My online dictionary says that "create" means to bring into existence something that is new, something that did not exist before. We often imagine creators as solitary individuals struggling against great odds, trying mightily to craft new inventions, music, or art that is novel, fresh, unique. We assume that prior training and skills are crucial in the creative process. Someone who doesn't know arithmetic will never be a great mathematician. A tone-deaf person will never compose majestic music. Someone who is not grounded in the classics can never be a great philosopher.

So much for logic.

When developmental psychologist Joseph Chilton Pearce was in his early 30s, teaching humanities in a college, he was engrossed in theology and the psychology of Carl Jung. Pearce describes himself as "obsessed" by the nature of the God-human relationship, and his reading on the subject was extensive. One morning as he was preparing for an early class, his 5-year-old son came into his room, sat down on the edge of the bed, and launched into a 20-minute discourse on the nature of God and man.

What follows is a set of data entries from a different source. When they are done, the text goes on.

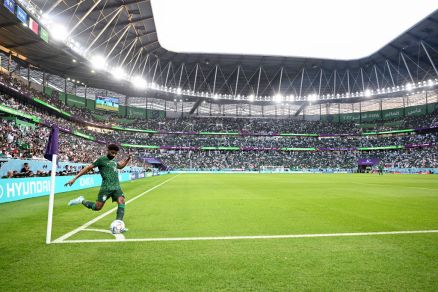 Sami Alnaji, da Arbia Saudita, bate escanteio em partido contra a Polnia, no estdio Cidade da Educao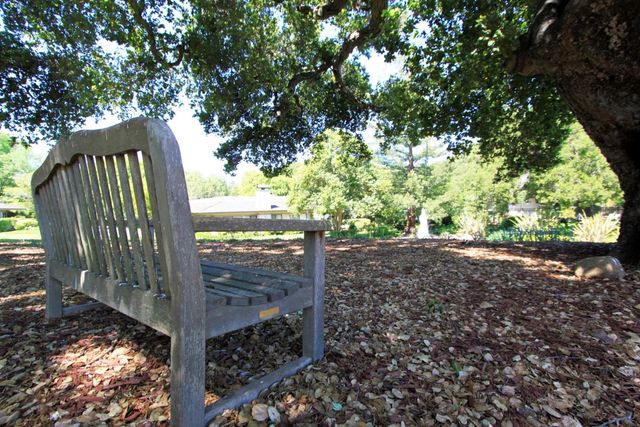1 Bay Tree Lane, Los Altos, CA 94022
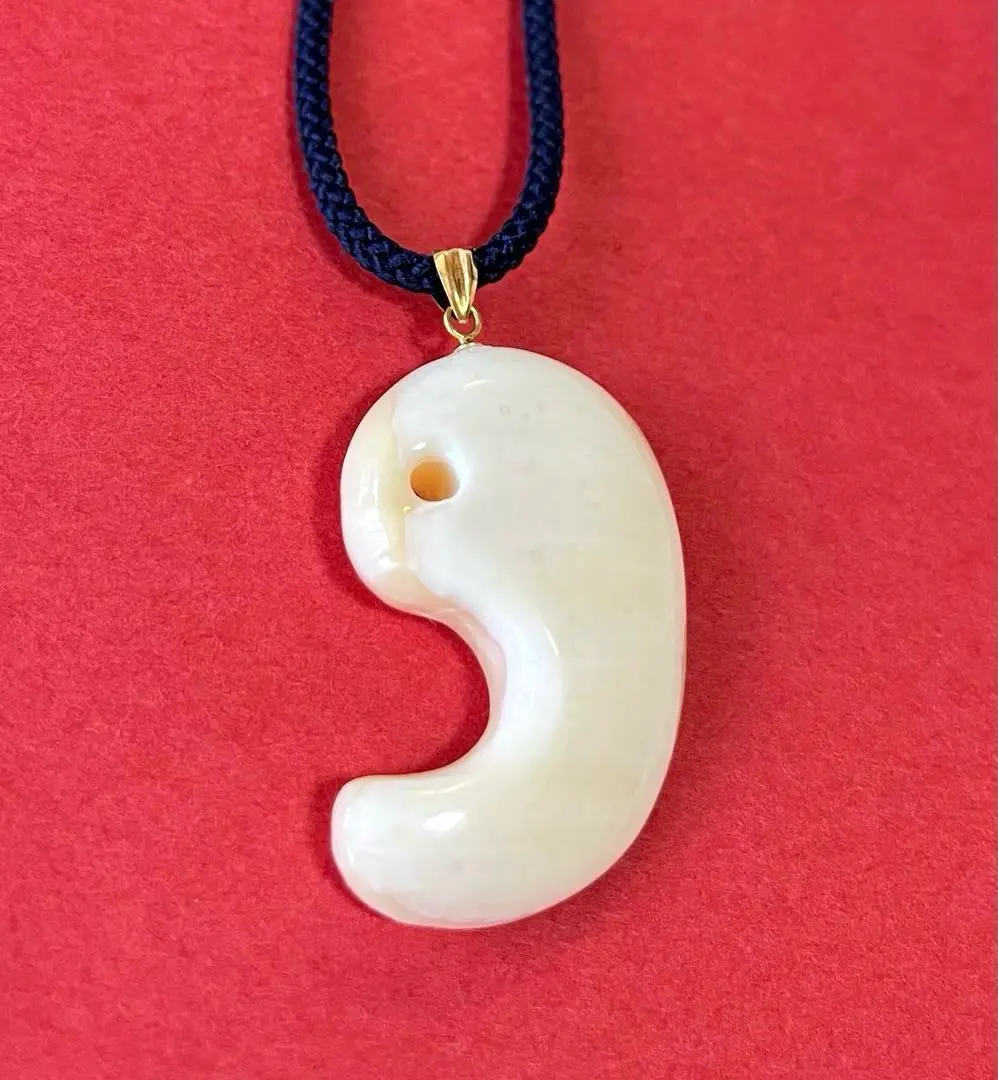 2026年最新】鯨歯 ネックレスの人気アイテム - メルカリ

"He spoke in perfect, publishable sentences," Pearce writes, "without pause or haste, and in a flat monotone. He used complex theological terminology and told me, it seemed, everything there was to know. As I listened, astonished, the hair rose on my neck; I felt goose bumps, and, finally, tears streamed down my face. I was in the midst of the uncanny, the inexplicable. My son's ride to kindergarten arrived, horn blowing, and he got up and left. I was unnerved and arrived late to my class. What I had heard was awesome, but too vast and far beyond any concept I had had to that point. The gap was so great I could remember almost no details and little of the broad panorama he had presented ... He wasn't picking up his materials from me. I hadn't acquired anything like what he described and would, in fact, be in my mid-50s and involved in meditation before I did ... My son had no recollection of the event."

Events like this pose deep questions for creativity. Where does the wisdom come from that makes creativity possible?

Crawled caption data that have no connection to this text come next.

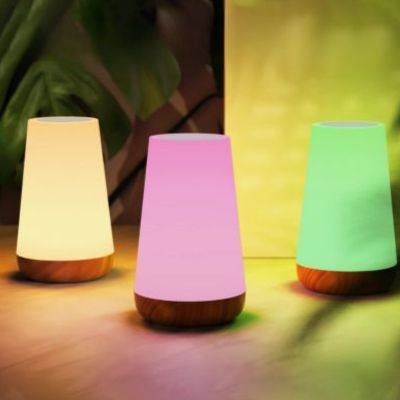 lampe de chevet tactile diffuse une lumière douce couleurs reposantes et chaudes qui préparent naturellement votre repos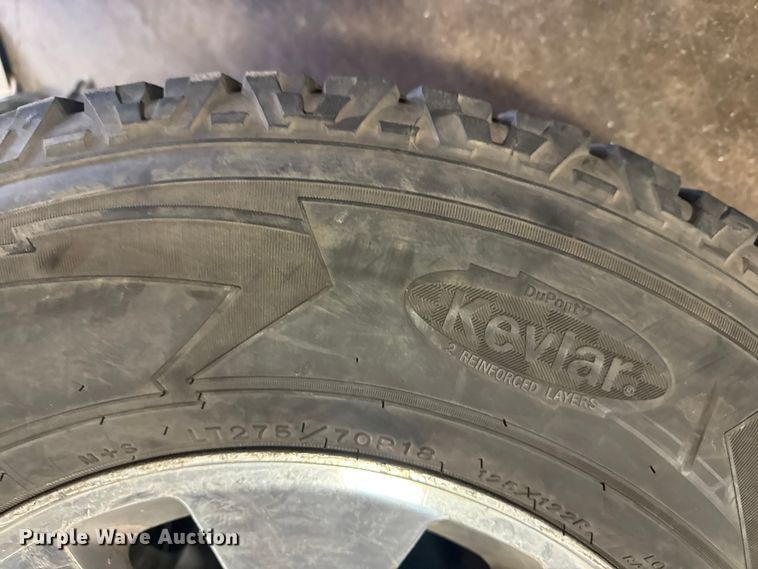 image for item FB8539 (2) tires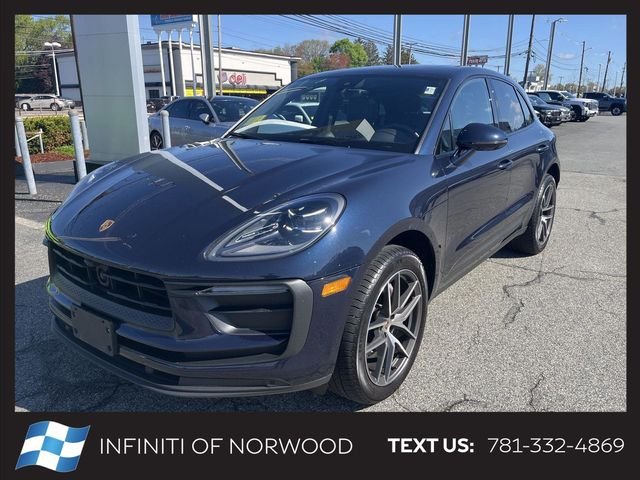 2023 Porsche Macan -'s photo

Baron Carl Friedrich von Weizsäcker, the renowned German physicist who was a contemporary of legendary physicists Werner Heisenberg and Niels Bohr, thought deeply about creativity in science. In any great scientific discovery, he said, "We find the often disturbing and happy experience: 'It is not I; I have not done this.' Still, in a certain way it is I -- yet not the ego ... but ... a more comprehensive self."

What is this "more comprehensive self"? I propose that it is a domain of consciousness that is nonlocal or infinite in space and time, in which all information resides. Throughout history it has been called many names -- the Source, the Absolute, God, Goddess, Allah, Universe. My favorite term is the One Mind, in which all individual minds come together.